Upgrading rural electric grids is somewhat of a mundane task. When there are just 1.6 members per square mile of power lines, very few people see the outcomes. But for Traverse Electric Co-Op out of Wheaton, Minnesota, power reliability is everything.
Traverse Electric was one of a handful of companies awarded part of the U.S. Department of Agriculture’s Rural Electric Loan program. About $858 million in loans were awarded to rural companies working to improve the flow of electricity to rural Americans. Based on recommendations from Sen. John Thune and Congressman Dusty Johnson, Traverse was selected and approved for just over $5 million in loans.
Traverse serves roughly 1,010 rural South Dakotans in Marshall and Roberts counties where the previous winter’s storms hit hard. While $5 million may seem low compared to some other loans in the program closer to $80 million, the money will be spent to keep the co-op functioning.
Joel Janorschke, the general manager at Traverse Electric Co-op, said the low-interest, long-term loan will fund the plant directly for the next four years while allocating money to fix poles and upgrade systems throughout their coverage area.
“Roughly 1,000 poles are going to be replaced,” he said.
In addition to poles, Janorschke said customers can expect $625,000 to be allocated to improving their grid systems to allow for better flow of power where it’s needed most.
“We’re upgrading the meter system to help us be more efficient,” he said.
As a whole, the rural electric loan program will help create 3,741 more miles of lines to improve rural electric reliability, according to the USDA. The money was spread among 17 states, although a third of the money was allocated directly to a project in Arkansas.
This money comes from a task force set up in April 2017 by President Donald Trump. After the USDA put together recommendations to President Trump about how money could be allocated, infrastructure repair became a priority with the rural electric loan program.
Even as Traverse and other rural co-ops begin to repair lines damaged in storms and improve reliability with new technology, Janorschke said getting power to rural Americans is still a struggle.
“If they want to build a house, you need to build miles and miles (of line) just for them,” he said.
In addition, as they build and replace more line, their old poles need to be replaced just as fast.

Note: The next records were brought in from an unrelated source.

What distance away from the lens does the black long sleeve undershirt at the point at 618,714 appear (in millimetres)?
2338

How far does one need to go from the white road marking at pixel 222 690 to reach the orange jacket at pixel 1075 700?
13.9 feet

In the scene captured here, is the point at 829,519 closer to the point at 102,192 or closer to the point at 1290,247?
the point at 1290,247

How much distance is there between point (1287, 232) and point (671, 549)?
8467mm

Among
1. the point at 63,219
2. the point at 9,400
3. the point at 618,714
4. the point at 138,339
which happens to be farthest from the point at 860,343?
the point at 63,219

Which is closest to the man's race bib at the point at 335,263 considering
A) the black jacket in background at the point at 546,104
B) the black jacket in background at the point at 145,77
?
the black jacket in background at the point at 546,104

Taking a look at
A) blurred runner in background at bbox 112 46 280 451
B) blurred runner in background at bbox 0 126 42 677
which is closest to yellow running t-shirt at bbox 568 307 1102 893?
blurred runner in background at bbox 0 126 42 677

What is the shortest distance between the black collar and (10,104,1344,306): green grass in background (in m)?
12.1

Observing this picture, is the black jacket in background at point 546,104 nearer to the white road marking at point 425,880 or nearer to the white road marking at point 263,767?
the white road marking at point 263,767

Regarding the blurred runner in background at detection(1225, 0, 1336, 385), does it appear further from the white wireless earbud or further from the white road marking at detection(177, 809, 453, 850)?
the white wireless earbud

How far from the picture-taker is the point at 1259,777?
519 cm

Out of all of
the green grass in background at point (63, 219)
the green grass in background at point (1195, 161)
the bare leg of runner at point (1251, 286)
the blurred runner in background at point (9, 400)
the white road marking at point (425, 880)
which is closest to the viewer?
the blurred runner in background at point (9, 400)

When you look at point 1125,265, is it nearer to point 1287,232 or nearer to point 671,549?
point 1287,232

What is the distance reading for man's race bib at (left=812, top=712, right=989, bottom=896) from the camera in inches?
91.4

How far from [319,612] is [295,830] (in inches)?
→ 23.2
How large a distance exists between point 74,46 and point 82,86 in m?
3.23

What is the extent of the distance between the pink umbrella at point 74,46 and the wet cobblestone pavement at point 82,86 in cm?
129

Traverse spent about four months working with engineers to find the places most affected by the storm. Even then, Janorschke suggested they’ll need to replace poles all around their coverage area just because the poles are nearing four decades old.
The loan will keep their operation running through 2022, and after that, Janorschke said they’ll apply for the loan again to keep them running even further.
Because of the nature of their co-op and the split operation costs with their customers, he said these loans are necessary for keeping the local co-ops running for their rural customers.
“I guess we’ll see what happens,” he said. “We have to maintain the system.”